Maar het is niet zo eenvoudig: zo een "stille Stunde". Dat wil geleerd worden. alle klein menselijke rommel en franje zou dan moeten worden weggevaagd van binnen. Er is per slot van rekening zo'n hoop onrust voor niks in zo een klein hoofd. Verruimende en bevrijdende gevoelens zijn er ook wel, maar de rommel is er altijd doorheen. En laat dat dan het doel zijn van het mediteren: dat je vanbinnen één grote, ruime vlakte wordt zonder het geniepige struikgewas dat het uitzicht belemmert. dat er dus iets van "God" in je komt, zoals er in de Negende van Beethoven iets van "God" is. Dat er ook iets van "Liefde" in je komt, niet zo'n luxe-liefde van een half uurtje, waar je heerlijk in zwelgt, trots op je eigen verheven gevoelens, maar liefde, waarmee je iets kunt doen in de kleine dagelijkse praktijk. (59/60)
Wanneer men geleerd heeft zich te "versenken" in zichzelf, dan zal men zich ook helemaal kunnen versenken in een ander en in z'n werk, men wordt dan rustiger en minder versplinterd, zo stel ik me het tenminste voor...Niet denken, maar luisteren naar wat er binnen in je is. wanneer je dat 's morgens, voor je naar het werk gaat een poosje doet, dan geeft dat rust, die de hele dag doorstraalt. Eigenlijk hoor je zo'n dag te beginnen: tot alle flarden van gepieker en gedachtetjes eerst zijn weggevaagd uit je hoofd. Zoals je 's morgens stof en spinrag uit de kamer veegt, zo hoor je ook jezelf 's morgens innerlijk schoon te maken. En dan kun je pas beginnen met je werk (62)

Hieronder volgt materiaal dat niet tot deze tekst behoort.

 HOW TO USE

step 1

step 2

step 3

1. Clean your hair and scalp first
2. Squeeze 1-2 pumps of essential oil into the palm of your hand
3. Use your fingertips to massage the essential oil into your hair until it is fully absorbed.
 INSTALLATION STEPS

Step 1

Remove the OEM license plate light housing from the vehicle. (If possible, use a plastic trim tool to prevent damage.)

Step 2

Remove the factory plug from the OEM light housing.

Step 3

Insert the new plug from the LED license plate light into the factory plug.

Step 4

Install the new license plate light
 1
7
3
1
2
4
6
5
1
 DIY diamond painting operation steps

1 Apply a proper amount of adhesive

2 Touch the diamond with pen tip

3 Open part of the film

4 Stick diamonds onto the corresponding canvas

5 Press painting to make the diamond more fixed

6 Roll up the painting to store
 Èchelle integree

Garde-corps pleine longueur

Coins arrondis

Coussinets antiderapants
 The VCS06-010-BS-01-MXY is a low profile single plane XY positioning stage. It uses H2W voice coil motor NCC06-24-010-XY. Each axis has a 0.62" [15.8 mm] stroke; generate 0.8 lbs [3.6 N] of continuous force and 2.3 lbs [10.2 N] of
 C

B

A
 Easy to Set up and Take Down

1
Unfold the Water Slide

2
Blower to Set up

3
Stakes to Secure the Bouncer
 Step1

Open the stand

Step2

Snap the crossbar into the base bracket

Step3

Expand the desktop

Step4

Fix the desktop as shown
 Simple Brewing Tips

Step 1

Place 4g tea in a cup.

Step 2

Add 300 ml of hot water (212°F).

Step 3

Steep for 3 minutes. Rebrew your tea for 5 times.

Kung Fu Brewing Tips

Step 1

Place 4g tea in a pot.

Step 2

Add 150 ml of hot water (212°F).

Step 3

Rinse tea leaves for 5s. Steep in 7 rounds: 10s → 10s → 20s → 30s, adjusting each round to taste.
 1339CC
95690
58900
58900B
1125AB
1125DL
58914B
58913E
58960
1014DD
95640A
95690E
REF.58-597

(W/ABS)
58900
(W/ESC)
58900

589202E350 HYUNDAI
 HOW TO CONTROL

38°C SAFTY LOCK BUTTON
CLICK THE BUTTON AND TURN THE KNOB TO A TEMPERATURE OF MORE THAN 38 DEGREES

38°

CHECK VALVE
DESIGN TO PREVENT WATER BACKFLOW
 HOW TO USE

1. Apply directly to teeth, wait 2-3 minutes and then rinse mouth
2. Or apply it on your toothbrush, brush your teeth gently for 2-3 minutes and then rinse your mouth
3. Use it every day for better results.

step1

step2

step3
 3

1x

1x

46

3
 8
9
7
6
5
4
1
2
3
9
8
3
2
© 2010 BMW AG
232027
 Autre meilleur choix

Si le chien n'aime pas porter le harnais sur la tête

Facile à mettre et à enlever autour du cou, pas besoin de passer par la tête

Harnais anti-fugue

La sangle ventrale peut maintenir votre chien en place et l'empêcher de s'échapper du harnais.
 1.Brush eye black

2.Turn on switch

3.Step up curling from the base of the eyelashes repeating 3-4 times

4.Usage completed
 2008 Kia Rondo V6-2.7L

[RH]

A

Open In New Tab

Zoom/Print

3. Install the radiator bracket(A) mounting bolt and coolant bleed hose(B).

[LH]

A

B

Wat ik doe is "hineinhorchen" ( dit lijkt me onvertaalbaar) "Hineinhorchen" in mezelf, in de anderen, in de wereld. Ik luister heel intensief met heel m'n wezen en tracht te luisteren tot op de bodem der dingen. Ik ben altijd strak gespannen en vol aandacht, ik zoek naar iets en weet nog niet wat. Ik zoek natuurlijk een eigen waarheid, maar heb nog geen idee hoe die er uit zal zien. Ik ga blind op een bepaald doel af, ik voel dat er een doel is, maar waar en hoe weet ik niet (96)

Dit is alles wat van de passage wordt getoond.